When a channel object is deleted, its memory is now free and available for reuse. This implies that a tasklet that goes to sleep on the same tick as a tasklet is killed exactly when it wanted to wake up can get the same channel pointer as the killed tasklet. RemoveSleeper will in that case remove the wrong tasklet (the one that just called SleepWallclock) from the heap, kill it's channel, leaving it in a non-scheduled, non-blocked state.
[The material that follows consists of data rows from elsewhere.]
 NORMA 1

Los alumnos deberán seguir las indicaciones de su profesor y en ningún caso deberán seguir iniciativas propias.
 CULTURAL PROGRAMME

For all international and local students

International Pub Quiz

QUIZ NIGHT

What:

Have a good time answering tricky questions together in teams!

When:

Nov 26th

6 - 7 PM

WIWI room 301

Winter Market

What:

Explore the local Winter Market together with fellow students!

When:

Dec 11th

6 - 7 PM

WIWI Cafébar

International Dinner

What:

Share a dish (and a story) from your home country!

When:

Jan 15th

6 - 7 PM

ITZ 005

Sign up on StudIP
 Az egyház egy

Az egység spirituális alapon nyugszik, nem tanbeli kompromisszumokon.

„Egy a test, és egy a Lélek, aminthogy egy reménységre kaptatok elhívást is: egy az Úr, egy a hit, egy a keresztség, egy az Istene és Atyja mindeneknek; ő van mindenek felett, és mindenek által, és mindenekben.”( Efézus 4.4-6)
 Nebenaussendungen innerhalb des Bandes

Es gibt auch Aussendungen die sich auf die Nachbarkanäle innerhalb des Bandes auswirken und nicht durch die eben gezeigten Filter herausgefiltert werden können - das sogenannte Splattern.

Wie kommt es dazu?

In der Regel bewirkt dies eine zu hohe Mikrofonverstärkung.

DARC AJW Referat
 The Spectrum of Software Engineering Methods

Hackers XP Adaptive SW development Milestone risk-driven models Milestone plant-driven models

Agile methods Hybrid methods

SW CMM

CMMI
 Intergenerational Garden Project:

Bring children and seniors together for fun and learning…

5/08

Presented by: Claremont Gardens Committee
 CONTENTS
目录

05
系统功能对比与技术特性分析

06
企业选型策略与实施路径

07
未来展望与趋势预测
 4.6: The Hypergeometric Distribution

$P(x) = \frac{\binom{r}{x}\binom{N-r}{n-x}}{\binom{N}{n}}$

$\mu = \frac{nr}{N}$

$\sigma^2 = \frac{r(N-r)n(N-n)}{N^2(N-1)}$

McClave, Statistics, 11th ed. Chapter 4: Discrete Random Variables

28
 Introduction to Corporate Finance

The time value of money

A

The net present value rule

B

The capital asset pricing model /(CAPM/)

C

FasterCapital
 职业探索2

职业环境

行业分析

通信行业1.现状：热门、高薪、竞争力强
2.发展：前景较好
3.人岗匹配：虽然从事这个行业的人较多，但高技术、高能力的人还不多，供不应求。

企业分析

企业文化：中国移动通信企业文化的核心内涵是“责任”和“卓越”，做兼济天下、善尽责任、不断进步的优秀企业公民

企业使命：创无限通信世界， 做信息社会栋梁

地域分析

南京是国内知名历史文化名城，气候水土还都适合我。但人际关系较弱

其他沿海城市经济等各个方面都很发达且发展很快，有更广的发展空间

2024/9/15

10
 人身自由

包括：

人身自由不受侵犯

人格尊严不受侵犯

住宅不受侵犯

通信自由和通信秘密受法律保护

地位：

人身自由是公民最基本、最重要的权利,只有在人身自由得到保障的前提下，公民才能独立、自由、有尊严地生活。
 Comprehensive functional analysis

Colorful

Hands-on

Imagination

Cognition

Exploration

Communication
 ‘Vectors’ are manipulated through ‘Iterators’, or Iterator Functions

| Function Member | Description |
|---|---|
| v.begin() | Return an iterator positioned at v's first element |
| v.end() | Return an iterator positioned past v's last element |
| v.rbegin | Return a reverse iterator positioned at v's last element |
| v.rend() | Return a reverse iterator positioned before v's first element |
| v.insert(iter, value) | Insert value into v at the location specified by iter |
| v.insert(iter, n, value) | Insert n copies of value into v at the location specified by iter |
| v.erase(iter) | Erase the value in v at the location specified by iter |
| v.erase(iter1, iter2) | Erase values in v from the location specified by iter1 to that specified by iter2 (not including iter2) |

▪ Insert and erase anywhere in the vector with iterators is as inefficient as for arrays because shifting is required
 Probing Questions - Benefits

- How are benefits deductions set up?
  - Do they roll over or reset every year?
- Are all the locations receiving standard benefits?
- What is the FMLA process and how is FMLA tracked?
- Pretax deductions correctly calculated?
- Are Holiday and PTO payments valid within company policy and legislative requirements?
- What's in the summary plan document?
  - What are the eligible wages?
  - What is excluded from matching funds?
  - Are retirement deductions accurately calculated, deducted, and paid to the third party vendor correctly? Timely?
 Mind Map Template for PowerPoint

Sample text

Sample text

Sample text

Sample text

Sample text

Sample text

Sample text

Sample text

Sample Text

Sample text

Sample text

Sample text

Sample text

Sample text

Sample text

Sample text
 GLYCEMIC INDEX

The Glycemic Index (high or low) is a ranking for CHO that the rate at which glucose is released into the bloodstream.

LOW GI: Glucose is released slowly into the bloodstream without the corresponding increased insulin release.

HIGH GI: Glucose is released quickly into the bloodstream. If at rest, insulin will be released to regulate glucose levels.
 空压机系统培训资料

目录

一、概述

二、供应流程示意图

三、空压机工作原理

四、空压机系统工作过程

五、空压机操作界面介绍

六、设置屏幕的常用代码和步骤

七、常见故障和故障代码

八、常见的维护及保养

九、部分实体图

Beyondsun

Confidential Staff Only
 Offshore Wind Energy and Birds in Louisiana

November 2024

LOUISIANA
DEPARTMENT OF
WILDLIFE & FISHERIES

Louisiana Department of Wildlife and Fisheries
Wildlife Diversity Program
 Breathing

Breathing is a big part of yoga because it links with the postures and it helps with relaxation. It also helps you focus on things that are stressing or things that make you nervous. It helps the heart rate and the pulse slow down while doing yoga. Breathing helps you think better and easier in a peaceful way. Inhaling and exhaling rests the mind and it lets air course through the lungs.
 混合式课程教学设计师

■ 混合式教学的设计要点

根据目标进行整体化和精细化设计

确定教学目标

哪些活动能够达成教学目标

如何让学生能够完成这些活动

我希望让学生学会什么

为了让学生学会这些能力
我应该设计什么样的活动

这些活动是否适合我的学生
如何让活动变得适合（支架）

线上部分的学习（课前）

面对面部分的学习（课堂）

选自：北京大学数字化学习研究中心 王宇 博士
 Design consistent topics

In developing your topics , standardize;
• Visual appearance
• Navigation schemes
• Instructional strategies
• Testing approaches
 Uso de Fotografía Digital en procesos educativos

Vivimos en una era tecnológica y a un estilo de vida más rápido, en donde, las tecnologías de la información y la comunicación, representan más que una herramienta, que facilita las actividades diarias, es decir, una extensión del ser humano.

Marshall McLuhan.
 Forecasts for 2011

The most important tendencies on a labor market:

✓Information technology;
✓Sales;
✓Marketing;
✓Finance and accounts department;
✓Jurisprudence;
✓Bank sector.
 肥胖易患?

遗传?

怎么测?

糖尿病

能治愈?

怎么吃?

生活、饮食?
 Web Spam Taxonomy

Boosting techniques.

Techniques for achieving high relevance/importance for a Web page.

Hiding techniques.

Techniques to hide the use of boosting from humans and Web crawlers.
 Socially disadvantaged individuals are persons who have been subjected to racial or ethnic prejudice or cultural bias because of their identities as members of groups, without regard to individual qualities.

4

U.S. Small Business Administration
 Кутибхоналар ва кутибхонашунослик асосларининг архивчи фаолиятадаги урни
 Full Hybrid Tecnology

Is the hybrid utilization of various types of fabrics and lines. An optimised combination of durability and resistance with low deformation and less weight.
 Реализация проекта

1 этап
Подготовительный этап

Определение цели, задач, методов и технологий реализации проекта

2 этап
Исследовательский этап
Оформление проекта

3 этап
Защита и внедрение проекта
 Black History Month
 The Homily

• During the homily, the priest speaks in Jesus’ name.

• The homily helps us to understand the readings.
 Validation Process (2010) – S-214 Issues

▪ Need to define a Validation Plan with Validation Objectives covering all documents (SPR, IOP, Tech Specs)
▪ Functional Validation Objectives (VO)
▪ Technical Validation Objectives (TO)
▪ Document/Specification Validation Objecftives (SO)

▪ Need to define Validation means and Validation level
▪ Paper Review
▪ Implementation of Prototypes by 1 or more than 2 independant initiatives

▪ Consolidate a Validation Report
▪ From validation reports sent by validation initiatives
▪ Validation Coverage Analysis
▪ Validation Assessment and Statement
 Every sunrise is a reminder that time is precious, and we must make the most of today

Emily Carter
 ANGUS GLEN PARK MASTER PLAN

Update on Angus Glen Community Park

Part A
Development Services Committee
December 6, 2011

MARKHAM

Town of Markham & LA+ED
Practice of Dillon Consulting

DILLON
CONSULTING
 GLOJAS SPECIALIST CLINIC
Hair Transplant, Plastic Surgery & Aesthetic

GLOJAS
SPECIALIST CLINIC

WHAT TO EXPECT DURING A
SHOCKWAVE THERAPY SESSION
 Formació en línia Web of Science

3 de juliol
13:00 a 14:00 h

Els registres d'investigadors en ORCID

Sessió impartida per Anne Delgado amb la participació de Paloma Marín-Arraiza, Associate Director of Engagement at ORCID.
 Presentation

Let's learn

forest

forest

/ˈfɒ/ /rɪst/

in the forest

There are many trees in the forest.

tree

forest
The fix is simple - move the Py_DECREF calls into SleepWallclock. This ensures that channel objects are not recycled prematurely, and in my opinion is actually cleaner, keeping the reference counting localized in one function.

Never assume

EVE Online is almost 14 years old now and has seen many battles during its lifetime, and one can say the code base is thoroughly battle tested. However, that doesn't mean sneaky bugs might not be hiding there, but finding a bug in such a fundamental function was surprising, to say the least. I guess we can never assume that any part of our code base is absolutely 100% correct. CCP karkur and others have spent a considerable amount of time tracking this issue down so we had high confidence in the higher level code. This allowed me to go into this investigation on the assumption that Sleep was broken, being stubborn until I found this rare edge case.

We have reason to believe that a few other bugs are symptoms of the same underlying issue - the overview not updating, for example, or the shield, armor and structure bars not updating. These bugs have always been nearly impossible to reproduce but nevertheless are reported occasionally, especially after mass tests or heavy fights on Tranquility.